Future Scenarios: Hezbollah, Houthi Attacks, and Potential War with Iran
Israel’s conflicts have expanded beyond Gaza into a multifront war. Future scenarios as of September 2025 include incomplete Hezbollah disarmament, continued Houthi missile attacks, and the possibility of escalation with Iran, each imposing additional costs.
Incomplete Hezbollah Disarmament: International efforts to disarm Hezbollah continue but progress remains slow. The Lebanese army announced plans to disarm southern Lebanon within three months, approved by the cabinet in September 2025, but without a clear timeline. Hezbollah views this as an “opportunity” while insisting that Israel halt attacks, describing disarmament as a “gift to Israel.” Since a temporary ceasefire in November 2024, Hezbollah has handed over part of its weapons to the Lebanese army, but main stockpiles remain intact. If disarmament remains incomplete (70 percent likelihood), border clashes will continue at $1–2 billion per month for Israel and could escalate into a full-scale war, similar to the 2006 conflict, with costs of $50–100 billion.
Continued Houthi Missile Attacks: Yemeni Houthis have launched over 40 missiles since October 2023, including new cluster warhead missiles in August 2025. Israel responded with airstrikes on Sanaa and Houthi propaganda sites, killing 35 people in September 2025. A January 2025 ceasefire temporarily halted attacks, but the Houthis continue to threaten, particularly in support of Hamas. In a continued conflict scenario (80 percent likelihood), Israel would spend $500 million–$1 billion per month on missile interception, putting the Iron Dome under stress. Retaliatory strikes on Yemen also involve complex logistics and could trigger naval clashes in the Red Sea, impacting Israel’s economy.
Potential War with Iran: Tensions with Iran peaked in 2025, ranging from controlled clashes to full-scale war. In June 2025, Israeli strikes on Iran led to a “12-day war.” In a full-scale war scenario, costs could reach $100–200 billion, potentially increasing Israel’s overall military expenditures by 50 percent.
Israel’s Capacity to Sustain Wartime Conditions
With a GDP of approximately $550 billion in 2025, $200 billion in reserves, and U.S. support, Israel can sustain short-term war, but remains vulnerable in the long term.

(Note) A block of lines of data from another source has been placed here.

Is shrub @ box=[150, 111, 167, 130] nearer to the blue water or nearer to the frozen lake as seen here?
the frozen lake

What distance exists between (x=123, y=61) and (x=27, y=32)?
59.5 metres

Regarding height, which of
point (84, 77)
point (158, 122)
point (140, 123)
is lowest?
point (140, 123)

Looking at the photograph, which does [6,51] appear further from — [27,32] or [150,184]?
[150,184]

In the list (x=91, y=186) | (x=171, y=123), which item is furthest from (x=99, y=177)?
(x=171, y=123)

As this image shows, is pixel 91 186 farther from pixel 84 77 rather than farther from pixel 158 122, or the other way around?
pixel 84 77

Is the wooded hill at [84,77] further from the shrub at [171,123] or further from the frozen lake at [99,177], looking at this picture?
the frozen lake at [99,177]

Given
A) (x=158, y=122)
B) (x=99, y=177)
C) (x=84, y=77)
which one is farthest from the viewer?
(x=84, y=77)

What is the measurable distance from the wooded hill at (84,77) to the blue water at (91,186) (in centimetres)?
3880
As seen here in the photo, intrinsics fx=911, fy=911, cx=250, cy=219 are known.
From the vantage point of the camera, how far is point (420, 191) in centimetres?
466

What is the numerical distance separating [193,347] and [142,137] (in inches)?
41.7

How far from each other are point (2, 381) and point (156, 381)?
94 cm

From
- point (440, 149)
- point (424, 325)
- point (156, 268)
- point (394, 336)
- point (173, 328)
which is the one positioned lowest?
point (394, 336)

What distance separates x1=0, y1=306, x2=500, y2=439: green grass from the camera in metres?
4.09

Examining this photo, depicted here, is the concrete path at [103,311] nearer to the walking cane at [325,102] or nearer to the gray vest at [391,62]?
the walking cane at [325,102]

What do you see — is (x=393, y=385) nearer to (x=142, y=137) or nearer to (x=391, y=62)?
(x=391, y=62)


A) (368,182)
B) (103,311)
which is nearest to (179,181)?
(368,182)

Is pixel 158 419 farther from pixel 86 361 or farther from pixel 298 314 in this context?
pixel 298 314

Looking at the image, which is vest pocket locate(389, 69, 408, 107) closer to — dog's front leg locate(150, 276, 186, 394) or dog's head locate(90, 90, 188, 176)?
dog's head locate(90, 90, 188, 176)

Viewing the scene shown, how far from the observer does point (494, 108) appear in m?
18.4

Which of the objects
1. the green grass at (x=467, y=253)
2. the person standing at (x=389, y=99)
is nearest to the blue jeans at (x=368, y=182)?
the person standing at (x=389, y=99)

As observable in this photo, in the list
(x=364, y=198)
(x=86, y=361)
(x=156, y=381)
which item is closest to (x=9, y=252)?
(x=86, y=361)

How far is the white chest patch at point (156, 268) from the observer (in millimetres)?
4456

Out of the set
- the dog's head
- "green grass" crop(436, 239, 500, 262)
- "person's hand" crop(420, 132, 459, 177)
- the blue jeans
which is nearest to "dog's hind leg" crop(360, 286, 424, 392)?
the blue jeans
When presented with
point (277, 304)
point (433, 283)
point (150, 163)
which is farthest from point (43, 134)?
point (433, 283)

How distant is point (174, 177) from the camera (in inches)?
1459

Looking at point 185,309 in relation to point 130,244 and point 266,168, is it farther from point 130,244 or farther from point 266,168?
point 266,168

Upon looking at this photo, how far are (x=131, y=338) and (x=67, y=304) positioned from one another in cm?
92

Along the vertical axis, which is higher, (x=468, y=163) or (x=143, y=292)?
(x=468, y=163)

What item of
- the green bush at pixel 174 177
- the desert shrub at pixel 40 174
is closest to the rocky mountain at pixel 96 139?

The defense budget represents 9 percent of GDP, above the global average of 2.2 percent, while the IMF projects 2–3 percent economic growth in 2025. Budget deficits of 4.9 percent of GDP could rise to 7–8 percent under ongoing war. Economic authorities warned in February 2025 that multifront wars could push Israel’s debt to 70 percent of GDP and exacerbate inflation.
Economic Vulnerabilities: Prolonged conflict may trigger recession, with 20,000–30,000 jobs lost in the tech and tourism sectors (10 percent of GDP). Labor shortages (due to mobilization) and brain drain (thousands of tech specialists emigrated in 2024–2025) could paralyze the economy. Tariffs imposed in 2025 could reduce exports by 15 percent. In a war scenario with Iran, Red Sea trade disruption could cut commerce by 20 percent.
Social and Military Vulnerabilities: Domestic protests against Netanyahu are increasing, and continuous mobilization undermines public morale. Missile reserves are limited (60–70 percent interception success) against simultaneous attacks from Hezbollah (150,000 rockets) and Iran. Prolonged war could double emigration and erode investor confidence.
Overall, Israel could sustain wartime conditions for 1–2 more years with external support, but beyond that, the risk of economic collapse, similar to the 1985 crisis, becomes significant.